= TEKS KUTIPAN =
Rumah Gadang Mande Rubiah yang menjadi sakral dan dianggap keramat, tidak terlepas dari pengaruh kebudayaan yang ada di Lunang maupun daerah luar sekitarnya. Rumah gadang dikenal sebagai tempat tua yang menjadi pelindung bagi masyarakat.
Maksudnya rumah gadang adalah tempat yang agung dan berkah bagi orang yang menghormatinya. Kepercayaan ini merupakan suatu bentuk semangat kepercayaan lama yang tidak hilang dimakan zaman, walaupun jumlahnya tidak dapat diperkirakan.
Pengikut kepercayaan ini menganggap tidak melanggar norma-norma agama yang telah ada karena berbagai bentuk tradisi ini menuntun mereka dan tidak terlepas dari cara mereka melaksanakan ibadah agama.
Hanya saja pelaksanaannya bisa dilakukan rumah gadang, mengingat rumah gadang juga difungsikan sebagai tempat ibadah agama.

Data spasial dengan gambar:
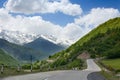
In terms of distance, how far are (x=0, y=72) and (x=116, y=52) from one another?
138 meters

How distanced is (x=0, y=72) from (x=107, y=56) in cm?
14221

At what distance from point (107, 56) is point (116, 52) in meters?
6.87

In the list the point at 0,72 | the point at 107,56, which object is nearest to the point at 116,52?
the point at 107,56

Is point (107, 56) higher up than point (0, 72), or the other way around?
point (107, 56)

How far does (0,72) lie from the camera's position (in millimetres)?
54594

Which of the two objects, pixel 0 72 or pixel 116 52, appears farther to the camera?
pixel 116 52

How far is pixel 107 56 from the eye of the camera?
193 meters

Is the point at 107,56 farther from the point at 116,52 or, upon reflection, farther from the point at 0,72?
the point at 0,72

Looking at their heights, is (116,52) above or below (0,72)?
above

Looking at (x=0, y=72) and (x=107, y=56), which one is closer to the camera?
(x=0, y=72)

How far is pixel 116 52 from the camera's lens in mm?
187500
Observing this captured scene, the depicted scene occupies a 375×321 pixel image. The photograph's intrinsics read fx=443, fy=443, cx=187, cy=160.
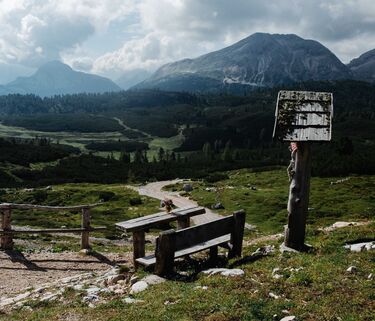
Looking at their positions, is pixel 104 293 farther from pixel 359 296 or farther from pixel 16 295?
pixel 359 296

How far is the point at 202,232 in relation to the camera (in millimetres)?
16734

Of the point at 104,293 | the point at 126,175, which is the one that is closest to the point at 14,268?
the point at 104,293

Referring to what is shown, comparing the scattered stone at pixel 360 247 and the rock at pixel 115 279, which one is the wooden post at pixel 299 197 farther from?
the rock at pixel 115 279

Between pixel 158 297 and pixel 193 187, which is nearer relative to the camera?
pixel 158 297

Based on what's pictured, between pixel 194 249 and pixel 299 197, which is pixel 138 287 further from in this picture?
pixel 299 197

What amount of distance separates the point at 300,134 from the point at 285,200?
7022cm

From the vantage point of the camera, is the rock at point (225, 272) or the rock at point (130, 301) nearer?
the rock at point (130, 301)

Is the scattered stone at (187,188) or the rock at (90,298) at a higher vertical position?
the rock at (90,298)

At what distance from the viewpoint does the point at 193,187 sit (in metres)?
111

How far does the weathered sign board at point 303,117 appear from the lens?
55.0 ft

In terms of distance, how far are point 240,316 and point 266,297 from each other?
5.20 feet

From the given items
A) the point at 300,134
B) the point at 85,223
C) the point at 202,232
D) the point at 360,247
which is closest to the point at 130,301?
the point at 202,232

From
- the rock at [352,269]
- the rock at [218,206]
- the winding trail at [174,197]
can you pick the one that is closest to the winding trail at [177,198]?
the winding trail at [174,197]

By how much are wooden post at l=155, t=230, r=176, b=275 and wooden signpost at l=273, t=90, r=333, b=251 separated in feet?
16.5
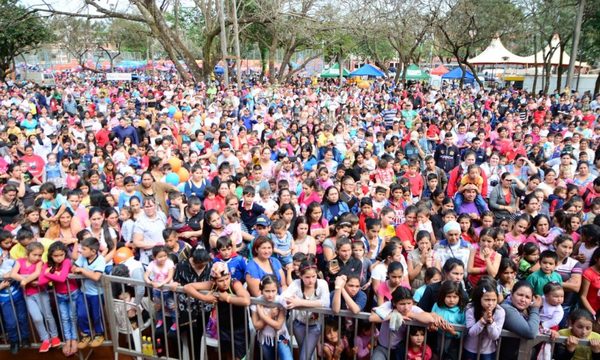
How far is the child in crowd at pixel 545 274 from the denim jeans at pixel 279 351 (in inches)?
86.8

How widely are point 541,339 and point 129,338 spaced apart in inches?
135

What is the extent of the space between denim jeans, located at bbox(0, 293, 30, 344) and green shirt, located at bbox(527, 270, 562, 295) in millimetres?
4750

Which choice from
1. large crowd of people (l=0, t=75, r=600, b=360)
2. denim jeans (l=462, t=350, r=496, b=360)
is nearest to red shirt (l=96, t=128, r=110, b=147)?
large crowd of people (l=0, t=75, r=600, b=360)

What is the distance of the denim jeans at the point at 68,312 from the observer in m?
4.36

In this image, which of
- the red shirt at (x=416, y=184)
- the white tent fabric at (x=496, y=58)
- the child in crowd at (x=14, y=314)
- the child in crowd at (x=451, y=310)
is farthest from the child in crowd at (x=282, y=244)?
the white tent fabric at (x=496, y=58)

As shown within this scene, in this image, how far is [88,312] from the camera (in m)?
4.35

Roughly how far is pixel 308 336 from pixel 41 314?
2.63 metres

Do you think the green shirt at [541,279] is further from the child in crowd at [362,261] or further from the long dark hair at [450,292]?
the child in crowd at [362,261]

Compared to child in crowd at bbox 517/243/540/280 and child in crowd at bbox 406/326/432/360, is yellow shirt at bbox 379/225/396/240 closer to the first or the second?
child in crowd at bbox 517/243/540/280

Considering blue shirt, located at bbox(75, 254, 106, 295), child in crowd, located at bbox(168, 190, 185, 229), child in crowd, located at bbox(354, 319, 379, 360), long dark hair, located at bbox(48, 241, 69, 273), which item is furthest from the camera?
child in crowd, located at bbox(168, 190, 185, 229)

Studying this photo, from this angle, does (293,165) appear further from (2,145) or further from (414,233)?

= KETENTUAN SOAL =
Tuliskan kembali seluruh teks tentang Rumah Gadang Mande Rubiah tanpa mengubah satu kata atau tanda baca pun.

= JAWABAN LATIHAN =
Rumah Gadang Mande Rubiah yang menjadi sakral dan dianggap keramat, tidak terlepas dari pengaruh kebudayaan yang ada di Lunang maupun daerah luar sekitarnya. Rumah gadang dikenal sebagai tempat tua yang menjadi pelindung bagi masyarakat.
Maksudnya rumah gadang adalah tempat yang agung dan berkah bagi orang yang menghormatinya. Kepercayaan ini merupakan suatu bentuk semangat kepercayaan lama yang tidak hilang dimakan zaman, walaupun jumlahnya tidak dapat diperkirakan.
Pengikut kepercayaan ini menganggap tidak melanggar norma-norma agama yang telah ada karena berbagai bentuk tradisi ini menuntun mereka dan tidak terlepas dari cara mereka melaksanakan ibadah agama.
Hanya saja pelaksanaannya bisa dilakukan rumah gadang, mengingat rumah gadang juga difungsikan sebagai tempat ibadah agama.